OpenAI, the company behind ChatGPT and text-to-image generator DALL-E, said it’s “trained a classifier to distinguish between text written by a human and text written by AIs,” in a blog post yesterday (Jan. 31). You can try it here.
But there’s a catch: It’s not entirely reliable yet. In testing so far, 26% of AI-written texts were flagged as “likely AI-written,” while human-written text was incorrectly labeled as AI-written 9% of the time. The tool proved more effective on chunks of texts longer than 1,000 words, but even then the results were quite iffy.
OpenAI defended the tool’s flaws as part of the process, saying they released it at this stage of development “to get feedback on whether imperfect tools like this one are useful.”
What is ChatGPT?
Made by OpenAI, which also made the text-to-image generator DALL-E, chatbot ChatGPT has become a talking point since it was launched as a prototype in November 2022. Microsoft, which has pumped in tens of millions into the company, could reportedly use it to advance its Bing search engine.
Applications of the tool stand to benefit various professions and endevors. The dialogue-based artificial intelligence (AI) tool helps real estate agents create online listings, students churn out essays, and developers write code, among other things.
OpenAI’s classifier can’t be used to prevent cheating in schools
One of the biggest concerns about ChatGPT is its application for cheating in school exams. Some institutions have started blocking ChatGPT on their devices and networks. OpenAI released its AI-identifying tool to partially address those issues.
“We recognise that many school districts and higher education institutions do not currently account for generative AI in their policies on academic dishonesty.

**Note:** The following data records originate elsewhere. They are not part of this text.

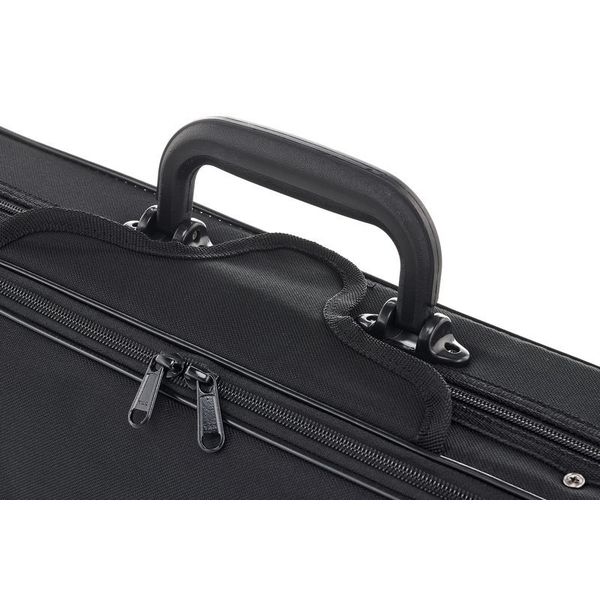 Petz Violin Case 4/4 BK/BL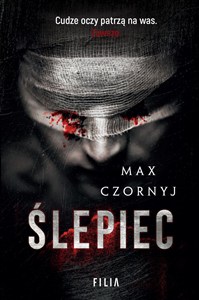 Obrazek Ślepiec wyd. kieszonkowe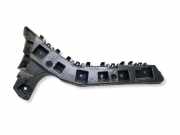 Stoßstangenhalterung hinten links FORD MONDEO V Hatchback 1.6 TDCi DS7317A882B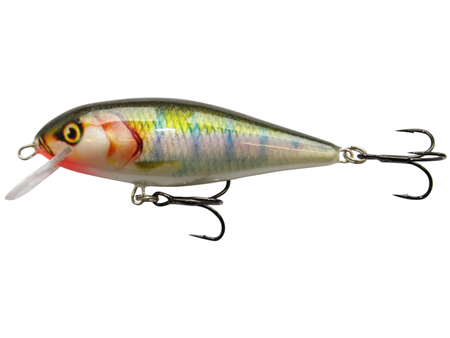 Wobler Kenart Falcon 8cm | PP | pływający |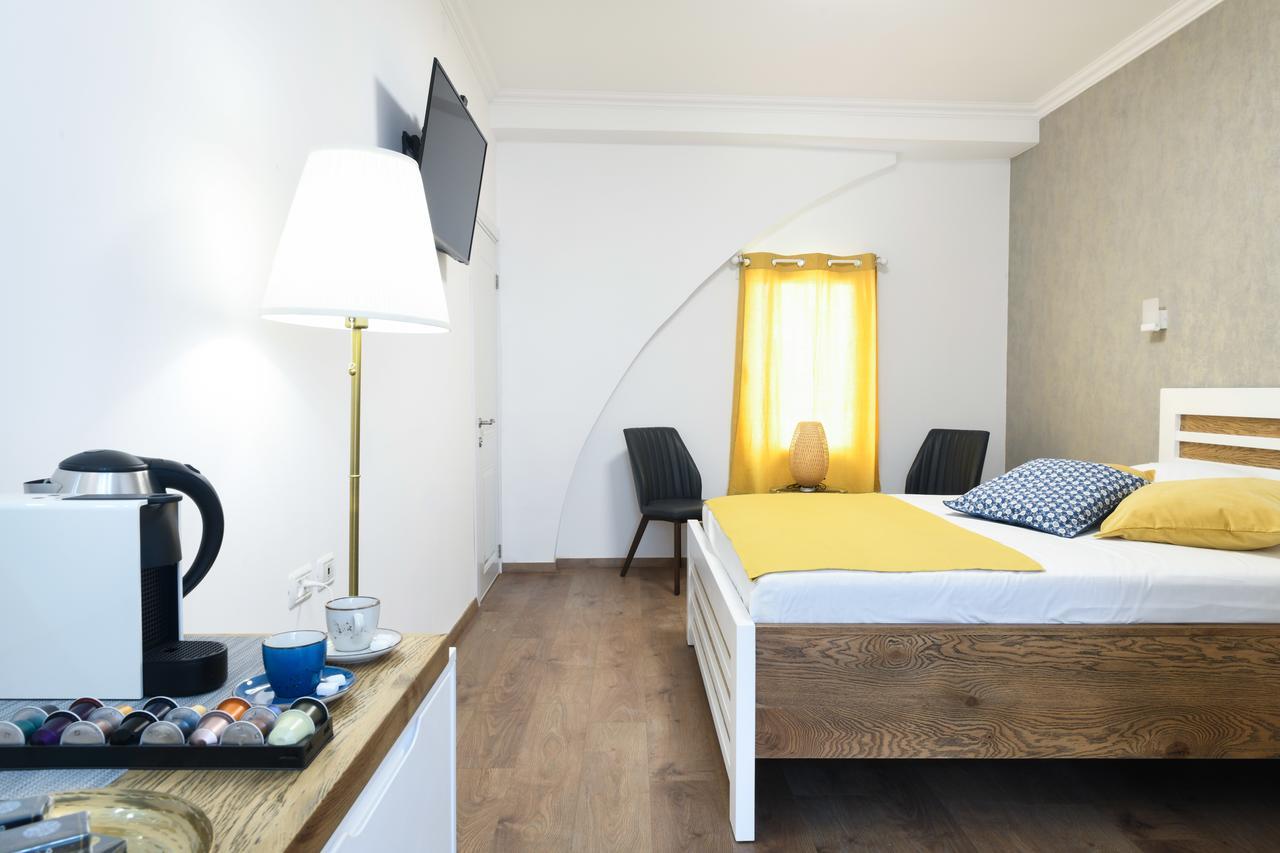 The Grape House Apartment Acra Exterior foto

We also understand that many students have used these tools for assignments without disclosing their use of AI,” the company has acknowledged.

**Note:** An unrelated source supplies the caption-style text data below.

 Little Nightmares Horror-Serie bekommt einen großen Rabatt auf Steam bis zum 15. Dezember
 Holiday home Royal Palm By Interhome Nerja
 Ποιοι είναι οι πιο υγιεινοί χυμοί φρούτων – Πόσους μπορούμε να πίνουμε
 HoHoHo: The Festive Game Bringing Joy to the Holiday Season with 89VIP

Unfortunately for these institutions, the AI text classifier is “far from foolproof” and can’t be used to detect plagiarism, OpenAI warned. Not only can it misclassify AI text as human writing and vice versa, students could also learn to dodge the system by modifying some words or clauses in the generated content.

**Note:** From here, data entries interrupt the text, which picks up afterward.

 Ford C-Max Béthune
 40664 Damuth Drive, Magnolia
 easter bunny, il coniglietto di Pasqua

For now, educators have to encourage students to be more honest and transparent about their use of the chatbot.
A non-exhaustive list of OpenAI’s text classifier’s limitations
🗣 It really only works on English text. In other languages and code, it is even less accurate.
💬 Predictable text such as a list of prime minister, which would largely be the same whether a human or bot wrote it, cannot be picked up by the classifier.
⏳ The detection may be ephemeral given that AI-written text can be edited to evade the classifier.
❌ For inputs that are very different from text in the AI’s training set, which ends in 2021 and likely can’t handle very complex asks, the classifier could confidently answer incorrectly.
Tool of interest: GPTZero
A 22-year-old developer, Edward Tian, wrote an app to sniff out text generated by ChatGPT and launched it on Jan. 3. The Princeton University student, who is months away from graduating, based his detection system on analysing two factors: perplexity, which refers to randomness in the text, and burstiness, which refers to variations in sentence formulations.
Taking in feedback from educators, Tian added more nuance to the tool, which can now identify a mix of AI and human text, and highlights portions of text that are most likely to be AI generated. The team of four engineers working on the system also built a pipeline to handle file batch uploads in PDF, Word, and .txt format so educators can run multiple files through GPTZero at once.